You have heard that it was said, "You shall love your neighbor and hate your enemy." But I say to you, Love your enemies and pray for those who persecute you, so that you may be sons of your Father who is in heaven. For he makes his sun rise on the evil and on the good, and sends rain on the just and on the unjust. For if you love those who love you, what reward do you have? Do not even the tax collectors do the same? And if you greet only your brothers, what more are you doing than others? Do not even the Gentiles do the same? You therefore must be perfect, as your heavenly Father is perfect.
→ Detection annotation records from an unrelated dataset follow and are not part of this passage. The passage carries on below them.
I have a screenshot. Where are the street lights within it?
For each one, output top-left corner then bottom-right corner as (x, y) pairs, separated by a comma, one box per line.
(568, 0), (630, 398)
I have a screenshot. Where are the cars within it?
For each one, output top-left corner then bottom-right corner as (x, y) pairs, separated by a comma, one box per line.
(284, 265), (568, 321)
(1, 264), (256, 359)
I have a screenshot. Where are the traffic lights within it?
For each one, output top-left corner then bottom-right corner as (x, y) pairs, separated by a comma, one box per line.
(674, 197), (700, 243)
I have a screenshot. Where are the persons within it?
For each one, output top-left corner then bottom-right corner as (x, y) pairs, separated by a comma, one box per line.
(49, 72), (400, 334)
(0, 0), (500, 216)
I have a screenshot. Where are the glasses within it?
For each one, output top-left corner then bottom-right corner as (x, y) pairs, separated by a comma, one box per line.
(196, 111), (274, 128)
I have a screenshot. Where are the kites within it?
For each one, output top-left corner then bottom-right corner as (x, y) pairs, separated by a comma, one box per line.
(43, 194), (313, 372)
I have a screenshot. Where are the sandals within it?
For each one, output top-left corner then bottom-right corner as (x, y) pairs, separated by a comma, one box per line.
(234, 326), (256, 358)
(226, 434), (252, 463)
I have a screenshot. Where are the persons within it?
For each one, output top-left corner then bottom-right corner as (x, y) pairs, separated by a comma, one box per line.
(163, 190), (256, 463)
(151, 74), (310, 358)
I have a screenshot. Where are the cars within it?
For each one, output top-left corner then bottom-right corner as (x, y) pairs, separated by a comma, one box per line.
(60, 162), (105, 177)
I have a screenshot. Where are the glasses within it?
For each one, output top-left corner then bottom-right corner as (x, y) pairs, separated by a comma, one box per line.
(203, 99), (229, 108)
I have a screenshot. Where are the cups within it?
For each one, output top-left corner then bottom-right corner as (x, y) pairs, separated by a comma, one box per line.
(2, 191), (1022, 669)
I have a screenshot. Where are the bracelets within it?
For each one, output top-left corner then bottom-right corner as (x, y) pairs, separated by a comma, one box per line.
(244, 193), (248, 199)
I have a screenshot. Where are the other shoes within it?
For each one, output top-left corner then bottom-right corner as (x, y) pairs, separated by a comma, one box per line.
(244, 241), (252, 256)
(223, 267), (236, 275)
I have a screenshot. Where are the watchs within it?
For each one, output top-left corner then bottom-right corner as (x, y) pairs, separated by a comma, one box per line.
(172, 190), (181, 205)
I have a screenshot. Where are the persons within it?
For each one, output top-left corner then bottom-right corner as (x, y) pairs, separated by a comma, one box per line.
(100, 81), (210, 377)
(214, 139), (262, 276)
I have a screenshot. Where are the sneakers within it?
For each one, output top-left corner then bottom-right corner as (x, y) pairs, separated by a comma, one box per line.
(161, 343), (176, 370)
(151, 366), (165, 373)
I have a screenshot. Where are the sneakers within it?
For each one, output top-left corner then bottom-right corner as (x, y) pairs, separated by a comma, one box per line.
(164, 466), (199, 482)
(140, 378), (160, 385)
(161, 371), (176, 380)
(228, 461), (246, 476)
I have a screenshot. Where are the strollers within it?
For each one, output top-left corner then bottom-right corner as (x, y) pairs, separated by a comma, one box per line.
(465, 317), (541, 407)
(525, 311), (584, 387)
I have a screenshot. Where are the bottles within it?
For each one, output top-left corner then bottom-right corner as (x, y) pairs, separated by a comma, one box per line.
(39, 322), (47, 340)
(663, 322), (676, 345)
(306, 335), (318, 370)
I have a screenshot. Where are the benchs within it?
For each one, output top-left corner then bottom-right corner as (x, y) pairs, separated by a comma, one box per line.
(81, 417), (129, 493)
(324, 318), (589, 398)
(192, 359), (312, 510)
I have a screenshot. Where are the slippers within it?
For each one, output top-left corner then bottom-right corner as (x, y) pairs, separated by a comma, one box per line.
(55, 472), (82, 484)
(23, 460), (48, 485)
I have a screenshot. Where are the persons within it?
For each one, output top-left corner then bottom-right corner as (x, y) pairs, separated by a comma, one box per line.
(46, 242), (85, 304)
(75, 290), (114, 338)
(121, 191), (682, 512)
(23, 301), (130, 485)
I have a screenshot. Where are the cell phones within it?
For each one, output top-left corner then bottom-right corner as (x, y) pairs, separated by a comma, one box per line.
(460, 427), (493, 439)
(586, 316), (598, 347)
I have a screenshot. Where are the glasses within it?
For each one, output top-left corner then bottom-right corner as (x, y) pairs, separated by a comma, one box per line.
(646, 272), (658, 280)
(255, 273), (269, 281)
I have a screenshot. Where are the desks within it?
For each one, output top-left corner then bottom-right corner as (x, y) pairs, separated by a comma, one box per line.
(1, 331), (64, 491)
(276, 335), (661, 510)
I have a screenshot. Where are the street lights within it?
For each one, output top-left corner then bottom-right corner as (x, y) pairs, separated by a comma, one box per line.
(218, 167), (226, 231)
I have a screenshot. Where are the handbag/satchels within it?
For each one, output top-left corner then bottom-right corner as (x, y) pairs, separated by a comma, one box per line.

And lest the interpretation and application of this passage be seen as the invention of a squeamish modern mindset, let me offer a few words of commentary from the second century Christian Athenagoras who, long before Anabaptists and Garrisonians and Tolstoyans, embodied the original spirit of the Sermon on the Mount and appealed to its honest and literal manifestation in the lives of ordinary Christians as the single greatest testimony to the truth of the Gospel. Above logic and apologetics and theology, the authentically lived Christian life confirms Christ:

If I go minutely into the particulars of our doctrine, let it not surprise you. It is that you may not be carried away by the popular and irrational opinion, but may have the truth clearly before you. For presenting the opinions themselves to which we adhere, as being not human but uttered and taught by God, we shall be able to persuade you not to think of us as atheists. What, then, are those teachings in which we are brought up? “I say unto you, Love your enemies; bless them that curse you; pray for them that persecute you; that ye may be the sons of your Father who is in heaven, who causes His sun to rise on the evil and the good, and sends rain on the just and the unjust.”39 Allow me here to lift up my voice boldly in loud and audible outcry, pleading as I do before philosophic princes. For who of those that reduce syllogisms, and clear up ambiguities, and explain etymologies, or of those who teach homonyms and synonyms, and predicaments and axioms, and what is the subject and what the predicate, and who promise their disciples by these and such like instructions to make them happy: who of them have so purged their souls as, instead of hating their enemies, to love them; and, instead of speaking ill of those who have reviled them (to abstain from which is of itself an evidence of no mean forbearance), to bless them; and to pray for those who plot against their lives? On the contrary, they never cease with evil intent to search out skilfully the secrets of their art, and are ever bent on working some ill, making the art of words and not the exhibition of deeds their business and profession. But among us you will find uneducated persons, and artisans, and old women, who, if they are unable in words to prove the benefit of our doctrine, yet by their deeds exhibit the benefit arising from their persuasion of its truth: they do not rehearse speeches, but exhibit good works; when struck, they do not strike again; when robbed, they do not go to law; they give to those that ask of them, and love their neighbours as themselves.